▸ **Aufgabenliste**
**a)** Wie lange dauerte laut dem Bericht über den Entführungsprozess der erpresserische Menschenraub in Kaltental?
**b)** Setze den Bericht über den Entführungsprozess im Anschluss an seinen letzten Satz fort.

▸ **Dokumenttext**
====

Wer weiß, wie lange das Martyrium noch gedauert hätte – wäre der letzte Bewacher nicht geschwind Zigaretten holen gegangen. Aber auch so waren die mehr als vier Stunden erpresserischer Menschenraub in Kaltental lang genug – bis sich das 20-jährige Opfer von den Fesseln befreien und flüchten konnte. Im Prozess um eine Entführung und Folter in einer verwilderten Gartenhütte an Dreikönig 2024 hat die Staatsanwaltschaft nun lange Haftstrafen gefordert – bis zu sechs Jahre.
Vier Beschuldigte im Alter von 20 bis 27 Jahren sollen für eine skurrile Strafaktion in der Nacht zum 6. Januar 2024 verantwortlich sein. Dem Ältesten sollen Tage zuvor zehn Kilogramm Marihuana für mehr als 50 000 Euro gestohlen worden sein – und ein 20-Jähriger galt als der verantwortliche Dieb. Der junge Mann war nach Mitternacht zu einem Treffen auf einem Supermarkt-Parkplatz im Gewerbegebiet in Vaihingen gelotst worden, wo er von der Gruppe bald darauf geschlagen, getreten, mit einer Holzlatte malträtiert wurde. Anschließend wurde das Opfer in einem Auto nach Kaltental gefahren und dort in einem verwilderten Grundstück in einer Hütte gefesselt und gefoltert. Gegen 4.45 Uhr konnte der 20-Jährige entkommen.

====

▸ **Quelldaten**
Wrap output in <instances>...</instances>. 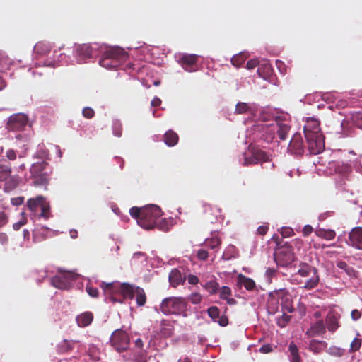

====

▸ **Ergebnisse je Aufgabe**
**a)** Mehr als vier Stunden.

**b)**
„Man hat ganz klar logisch gehandelt“
Die Angeklagten hatten bei dem Prozess, der seit Anfang Dezember bei der 14. Strafkammer läuft, die Vorwürfe im Kern gestanden, dabei vieles ihrer immensen Alkohol- und Drogensucht zugeschrieben. Auch in der Tatnacht sollen sie nach eigenen Angaben erheblich betrunken gewesen sein. Staatsanwältin Johanna Rilling hat dies wenig beeindruckt – sie fordert wegen gemeinschaftlichen erpresserischen Menschenraubes hohe Haftstrafen. Die Steuerungsfähigkeit sei nicht erheblich eingeschränkt gewesen: „Die Aktionen über mehrere Stunden waren durchdacht, man hat ganz klar logisch gehandelt“, sagt die Staatsanwältin.
Der 27-Jährige, der nach Auffassung der Anklage die nächtliche Strafaktion ausgelöst hat, soll für sechs Jahre hinter Gitter. Zudem sei eine Einweisung in eine Entziehungsanstalt denkbar. Ein 23-Jähriger, der unter anderem die Idee mit der Verschleppung in die abgelegene Gartenhütte hatte, soll fünf Jahre einsitzen beziehungsweise in eine Entziehungsanstalt eingewiesen werden. Für einen 24-Jährigen, der bei der Organisation des Hinterhalts mitgewirkt haben soll, werden vier Jahre Haft gefordert. Ein 20-Jähriger solle als „Mitläufer“ zu drei Jahren Jugendstrafe verurteilt werden, so die Anklägerin.
8500 Euro Schmerzensgeld als „Spatz in der Hand“
Die Verteidiger sehen freilich den Strafrahmen viel weiter nach vorne geschoben – unter anderem wegen verminderter Schuldfähigkeit im Vollrausch, was auch die Sachverständige festgestellt habe. Für den Jüngsten wurde gar eine Bewährungsstrafe gefordert. Außerdem habe man mit einem Täter-Opfer-Ausgleich einen Teil Wiedergutmachung geleistet. Der Geschädigte und Nebenkläger habe zugestimmt, seinem Anwalt seien hierfür insgesamt 8500 Euro überwiesen worden.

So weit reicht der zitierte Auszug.